>> Begin Given text
EX-10.9 15 d515413dex109.htm EX-10.9 EX-10.9

Exhibit 10.9

EXCLUSIVE TECHNICAL CONSULTING AND SERVICES AGREEMENT

This Exclusive Technical Consulting and Services Agreement (the “Agreement”) is entered into as of January 29, 2016 in Guangzhou by and between the following parties:

Party A: EHang Intelligent Equipment (Guangzhou) Co., Ltd.

Address: Room 903 (Chuangtuobangzhong Space)-A2(only for office use), Building C1, Innovation Building, No. 182 Kexue Boulevard, Guangzhou Hi-tech Industry Development Zone, Guangzhou, PRC.

Party B: Guangzhou EHang Intelligent Technology Co., Ltd.

Address: Room 402 (only for office use), 4th floor, Auxiliary Building No. 11, Aoti Road, Tianhe District, Guangzhou, PRC.

WHEREAS:

(1) Party A, a wholly foreign-owned enterprise registered in the People’s Republic of China (the “PRC”) under the laws of the PRC, provides technical consulting and services as part of its permitted business in the PRC.

(2) Party B is a limited liability company registered in the PRC, and is licensed by the competent governmental authorities to carry on the business of research & development, manufacture, operation and sale of aviation and unmanned aerial vehicle.

(3) Party A agrees to provide Party B with technical consulting and services and Party B agrees to accept such technical consulting and services.

NOW THEREFORE, the parties through mutual negotiations agree as follows:

1.    Technical Consulting and Services; Exclusivity

1.1 During the term of this Agreement, the Party A agrees to, as the exclusive provider of the technical consulting and services to the Party B, provide technical consulting and services as further specified in Appendix 1 hereto to Party B.

1.2 Party B hereby agrees to accept the technical consulting and services to be provided by the Party A. Party B further agrees that, during the term of this Agreement, technical consulting and services shall be exclusively sourced by it from Party A and it shall not engage any third party to provide technical consulting and services the same as, similar to or comparable to or may replace the technical consulting and services for such business without the prior written consent of Party A.

1.3 Party A shall be the sole and exclusive owner of all rights, title and interests to any and all intellectual property rights arising from the provision of technical consulting and services under this Agreement, including, without limitation, any copyrights, patent, know-how, trade secrets and otherwise, whether developed by Party A or as improvements or derivatives resulting from Party A’s intellectual property becoming known to, possessed under or developed by Party B.

2.    Calculation and Payment of the Fee for Technical Consulting and Services (the “Fee”)

The parties agree that the Fee under this Agreement shall be determined according to Appendix 2.
>> End Given text
>> Begin Data supplied
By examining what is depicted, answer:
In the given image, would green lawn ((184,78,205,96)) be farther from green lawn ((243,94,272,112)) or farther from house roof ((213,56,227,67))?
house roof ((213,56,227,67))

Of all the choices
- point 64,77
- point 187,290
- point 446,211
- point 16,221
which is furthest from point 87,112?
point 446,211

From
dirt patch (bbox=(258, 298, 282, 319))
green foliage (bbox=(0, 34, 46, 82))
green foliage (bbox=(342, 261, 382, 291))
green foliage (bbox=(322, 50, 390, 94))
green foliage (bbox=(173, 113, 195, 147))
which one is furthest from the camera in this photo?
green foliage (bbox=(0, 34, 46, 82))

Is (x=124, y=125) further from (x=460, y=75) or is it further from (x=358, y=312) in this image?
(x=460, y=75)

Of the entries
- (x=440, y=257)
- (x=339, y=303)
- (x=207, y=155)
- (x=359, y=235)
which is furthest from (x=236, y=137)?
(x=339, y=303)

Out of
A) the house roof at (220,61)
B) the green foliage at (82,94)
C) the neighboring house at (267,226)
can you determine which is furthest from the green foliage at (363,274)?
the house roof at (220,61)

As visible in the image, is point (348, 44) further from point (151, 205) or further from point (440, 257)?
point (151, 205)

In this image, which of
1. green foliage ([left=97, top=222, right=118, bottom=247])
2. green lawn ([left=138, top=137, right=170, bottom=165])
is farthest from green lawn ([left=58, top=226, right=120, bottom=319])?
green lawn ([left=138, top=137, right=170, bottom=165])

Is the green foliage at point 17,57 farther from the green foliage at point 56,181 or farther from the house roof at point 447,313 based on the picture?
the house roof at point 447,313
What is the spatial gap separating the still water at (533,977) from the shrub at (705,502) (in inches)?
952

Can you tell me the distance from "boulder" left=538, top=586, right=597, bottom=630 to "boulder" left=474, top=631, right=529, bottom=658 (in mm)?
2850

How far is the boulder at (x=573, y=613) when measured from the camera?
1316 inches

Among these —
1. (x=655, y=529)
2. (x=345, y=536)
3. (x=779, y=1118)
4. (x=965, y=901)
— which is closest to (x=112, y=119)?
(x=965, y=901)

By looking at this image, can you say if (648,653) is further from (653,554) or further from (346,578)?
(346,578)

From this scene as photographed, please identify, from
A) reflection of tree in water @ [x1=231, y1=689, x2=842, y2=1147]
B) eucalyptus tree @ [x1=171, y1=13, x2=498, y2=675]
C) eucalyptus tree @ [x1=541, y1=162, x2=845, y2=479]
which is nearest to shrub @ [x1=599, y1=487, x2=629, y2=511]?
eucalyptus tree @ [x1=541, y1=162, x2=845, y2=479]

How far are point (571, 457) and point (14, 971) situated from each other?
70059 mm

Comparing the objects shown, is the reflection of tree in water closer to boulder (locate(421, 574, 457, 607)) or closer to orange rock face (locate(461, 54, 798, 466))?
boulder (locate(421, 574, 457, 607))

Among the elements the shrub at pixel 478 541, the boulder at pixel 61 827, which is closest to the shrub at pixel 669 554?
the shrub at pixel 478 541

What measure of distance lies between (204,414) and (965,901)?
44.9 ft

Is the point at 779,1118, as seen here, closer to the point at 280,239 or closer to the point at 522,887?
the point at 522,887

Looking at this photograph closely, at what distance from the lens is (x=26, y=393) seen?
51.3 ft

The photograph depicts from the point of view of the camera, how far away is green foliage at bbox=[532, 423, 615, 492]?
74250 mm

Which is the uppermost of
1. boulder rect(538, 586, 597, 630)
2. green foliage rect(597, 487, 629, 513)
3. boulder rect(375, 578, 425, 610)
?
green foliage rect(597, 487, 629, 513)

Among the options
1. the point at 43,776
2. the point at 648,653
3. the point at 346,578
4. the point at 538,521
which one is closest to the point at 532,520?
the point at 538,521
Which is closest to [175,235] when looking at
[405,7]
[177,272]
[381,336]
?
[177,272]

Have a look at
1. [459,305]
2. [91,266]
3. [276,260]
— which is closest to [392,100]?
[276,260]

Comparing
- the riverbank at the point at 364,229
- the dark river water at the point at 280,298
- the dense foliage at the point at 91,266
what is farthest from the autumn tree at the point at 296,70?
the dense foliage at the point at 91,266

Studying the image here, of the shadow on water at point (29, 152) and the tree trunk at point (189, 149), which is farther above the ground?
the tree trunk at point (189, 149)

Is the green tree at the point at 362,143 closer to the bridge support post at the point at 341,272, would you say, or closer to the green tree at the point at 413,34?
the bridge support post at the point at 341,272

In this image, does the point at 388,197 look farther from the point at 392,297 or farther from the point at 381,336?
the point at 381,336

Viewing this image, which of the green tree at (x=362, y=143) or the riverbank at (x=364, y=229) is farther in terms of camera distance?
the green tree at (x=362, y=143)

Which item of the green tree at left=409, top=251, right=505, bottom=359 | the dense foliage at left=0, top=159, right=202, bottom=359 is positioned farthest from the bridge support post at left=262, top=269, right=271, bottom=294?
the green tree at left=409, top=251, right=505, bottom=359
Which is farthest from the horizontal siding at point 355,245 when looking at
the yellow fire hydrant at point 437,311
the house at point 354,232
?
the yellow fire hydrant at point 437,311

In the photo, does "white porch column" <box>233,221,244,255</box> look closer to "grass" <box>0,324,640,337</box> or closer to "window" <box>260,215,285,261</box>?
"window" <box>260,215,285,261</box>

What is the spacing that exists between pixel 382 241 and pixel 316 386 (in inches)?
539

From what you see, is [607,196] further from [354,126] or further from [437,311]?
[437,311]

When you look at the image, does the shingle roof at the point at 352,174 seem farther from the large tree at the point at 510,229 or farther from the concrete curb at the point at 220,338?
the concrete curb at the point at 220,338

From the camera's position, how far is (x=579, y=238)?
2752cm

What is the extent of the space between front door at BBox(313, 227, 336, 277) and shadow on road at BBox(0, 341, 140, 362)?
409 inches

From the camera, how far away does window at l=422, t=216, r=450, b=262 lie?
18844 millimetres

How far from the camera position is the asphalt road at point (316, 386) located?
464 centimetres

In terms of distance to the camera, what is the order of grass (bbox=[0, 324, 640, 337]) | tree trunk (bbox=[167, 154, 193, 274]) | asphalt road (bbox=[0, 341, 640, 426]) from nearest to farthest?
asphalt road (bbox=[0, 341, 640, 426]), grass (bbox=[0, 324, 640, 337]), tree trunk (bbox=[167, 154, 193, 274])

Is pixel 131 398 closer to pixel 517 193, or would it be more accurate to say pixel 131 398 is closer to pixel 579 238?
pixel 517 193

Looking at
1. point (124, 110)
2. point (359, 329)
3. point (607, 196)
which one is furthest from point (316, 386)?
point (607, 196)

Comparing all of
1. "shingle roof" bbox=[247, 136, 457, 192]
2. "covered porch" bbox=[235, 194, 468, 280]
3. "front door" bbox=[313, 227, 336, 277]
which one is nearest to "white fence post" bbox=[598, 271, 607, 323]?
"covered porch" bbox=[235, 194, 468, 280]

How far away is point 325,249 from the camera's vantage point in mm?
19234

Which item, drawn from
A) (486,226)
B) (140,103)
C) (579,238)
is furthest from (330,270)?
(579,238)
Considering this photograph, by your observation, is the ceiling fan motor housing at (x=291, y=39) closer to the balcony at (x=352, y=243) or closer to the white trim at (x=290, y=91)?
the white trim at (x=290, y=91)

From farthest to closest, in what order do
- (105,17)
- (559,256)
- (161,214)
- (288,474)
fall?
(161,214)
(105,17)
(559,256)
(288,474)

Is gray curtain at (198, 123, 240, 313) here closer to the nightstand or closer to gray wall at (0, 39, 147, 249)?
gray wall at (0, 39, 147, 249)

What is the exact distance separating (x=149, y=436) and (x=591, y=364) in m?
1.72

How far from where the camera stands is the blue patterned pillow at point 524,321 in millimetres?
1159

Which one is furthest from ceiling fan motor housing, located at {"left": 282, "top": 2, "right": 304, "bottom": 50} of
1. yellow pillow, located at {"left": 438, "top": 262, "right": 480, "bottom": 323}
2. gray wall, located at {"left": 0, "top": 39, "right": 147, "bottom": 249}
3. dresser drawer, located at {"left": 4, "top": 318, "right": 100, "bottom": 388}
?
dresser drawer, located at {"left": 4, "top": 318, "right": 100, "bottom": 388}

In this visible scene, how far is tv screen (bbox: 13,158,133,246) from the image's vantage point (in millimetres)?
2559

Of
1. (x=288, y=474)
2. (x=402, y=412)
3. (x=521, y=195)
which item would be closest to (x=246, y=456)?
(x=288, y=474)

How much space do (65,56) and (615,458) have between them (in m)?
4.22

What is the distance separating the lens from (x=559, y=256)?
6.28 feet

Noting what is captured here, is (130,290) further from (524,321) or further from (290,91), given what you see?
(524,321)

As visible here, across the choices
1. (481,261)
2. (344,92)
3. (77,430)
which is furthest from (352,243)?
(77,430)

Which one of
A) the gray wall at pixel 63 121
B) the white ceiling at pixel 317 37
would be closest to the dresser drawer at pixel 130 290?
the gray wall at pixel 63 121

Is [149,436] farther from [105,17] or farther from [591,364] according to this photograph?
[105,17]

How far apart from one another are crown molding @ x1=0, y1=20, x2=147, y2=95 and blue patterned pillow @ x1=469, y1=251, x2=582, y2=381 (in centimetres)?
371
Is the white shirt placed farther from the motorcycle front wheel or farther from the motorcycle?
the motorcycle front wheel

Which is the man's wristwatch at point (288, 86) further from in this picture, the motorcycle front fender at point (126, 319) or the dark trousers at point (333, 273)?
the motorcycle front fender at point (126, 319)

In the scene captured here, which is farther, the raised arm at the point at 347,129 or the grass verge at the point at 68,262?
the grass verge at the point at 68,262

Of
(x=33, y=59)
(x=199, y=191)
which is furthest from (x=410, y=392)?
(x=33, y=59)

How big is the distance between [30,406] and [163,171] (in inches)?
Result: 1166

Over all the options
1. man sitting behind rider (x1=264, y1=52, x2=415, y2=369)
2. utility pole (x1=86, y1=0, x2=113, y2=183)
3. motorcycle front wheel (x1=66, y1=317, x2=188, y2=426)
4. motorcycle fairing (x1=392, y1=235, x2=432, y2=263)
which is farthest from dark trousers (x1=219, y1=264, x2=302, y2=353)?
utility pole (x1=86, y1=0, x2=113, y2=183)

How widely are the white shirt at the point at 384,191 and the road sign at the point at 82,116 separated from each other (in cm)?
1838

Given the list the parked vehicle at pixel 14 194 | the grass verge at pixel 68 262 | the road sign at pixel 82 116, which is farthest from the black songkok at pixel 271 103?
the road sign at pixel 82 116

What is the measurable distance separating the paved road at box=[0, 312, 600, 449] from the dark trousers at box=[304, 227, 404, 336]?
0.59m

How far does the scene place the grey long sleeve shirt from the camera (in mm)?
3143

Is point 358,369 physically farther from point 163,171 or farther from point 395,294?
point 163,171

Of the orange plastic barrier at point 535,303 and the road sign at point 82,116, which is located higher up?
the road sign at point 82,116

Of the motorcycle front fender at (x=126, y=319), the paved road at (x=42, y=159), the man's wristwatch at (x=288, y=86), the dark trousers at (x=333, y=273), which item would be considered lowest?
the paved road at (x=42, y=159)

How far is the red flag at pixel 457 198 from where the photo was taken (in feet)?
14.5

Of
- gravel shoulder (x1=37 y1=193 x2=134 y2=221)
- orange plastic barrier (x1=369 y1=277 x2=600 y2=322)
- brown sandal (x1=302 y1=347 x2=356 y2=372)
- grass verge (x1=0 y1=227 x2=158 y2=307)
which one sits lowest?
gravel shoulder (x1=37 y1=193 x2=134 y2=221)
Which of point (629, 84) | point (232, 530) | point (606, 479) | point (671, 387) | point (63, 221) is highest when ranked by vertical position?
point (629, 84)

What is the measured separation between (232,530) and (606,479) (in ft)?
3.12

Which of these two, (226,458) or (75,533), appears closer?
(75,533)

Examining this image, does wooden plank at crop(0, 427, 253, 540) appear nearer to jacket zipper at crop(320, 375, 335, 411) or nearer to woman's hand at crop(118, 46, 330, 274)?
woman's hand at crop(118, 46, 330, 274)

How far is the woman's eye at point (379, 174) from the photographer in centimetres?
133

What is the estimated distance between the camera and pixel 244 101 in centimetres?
>> End Data supplied
Written tasks »
• a. Answer these questions from the services agreement:
(i) On what date and in what city was the agreement entered into?
(ii) Which appendix governs how the Fee is determined?
(iii) What type of company is Party B?
• b. Reproduce the services agreement word for word from "Party B: Guangzhou" to "in the PRC.".

Outputs in order »
• a.
(i) January 29, 2016, in Guangzhou
(ii) Appendix 2
(iii) A limited liability company registered in the PRC

• b.
Party B: Guangzhou EHang Intelligent Technology Co., Ltd.

Address: Room 402 (only for office use), 4th floor, Auxiliary Building No. 11, Aoti Road, Tianhe District, Guangzhou, PRC.

WHEREAS:

(1) Party A, a wholly foreign-owned enterprise registered in the People’s Republic of China (the “PRC”) under the laws of the PRC, provides technical consulting and services as part of its permitted business in the PRC.